From the data underneath, reproduce exactly the stretch that begins at the line with "Pet Photography Fundraiser" and ends after the line with "2012-ingela-ihrman-the-giant-water-lily-victoria-amazonica-bloom".
*** INFORMATION GIVEN ***
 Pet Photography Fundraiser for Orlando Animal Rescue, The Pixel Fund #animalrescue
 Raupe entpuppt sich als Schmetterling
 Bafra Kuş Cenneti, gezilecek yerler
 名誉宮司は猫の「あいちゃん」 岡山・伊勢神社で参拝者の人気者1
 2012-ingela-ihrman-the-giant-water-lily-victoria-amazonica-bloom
***
*** INFORMATION GIVEN ***
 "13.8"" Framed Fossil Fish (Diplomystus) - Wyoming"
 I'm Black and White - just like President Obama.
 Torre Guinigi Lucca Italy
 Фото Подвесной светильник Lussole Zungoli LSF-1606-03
***
→ **SOLUTION**:
 Pet Photography Fundraiser for Orlando Animal Rescue, The Pixel Fund #animalrescue
 Raupe entpuppt sich als Schmetterling
 Bafra Kuş Cenneti, gezilecek yerler
 名誉宮司は猫の「あいちゃん」 岡山・伊勢神社で参拝者の人気者1
 2012-ingela-ihrman-the-giant-water-lily-victoria-amazonica-bloom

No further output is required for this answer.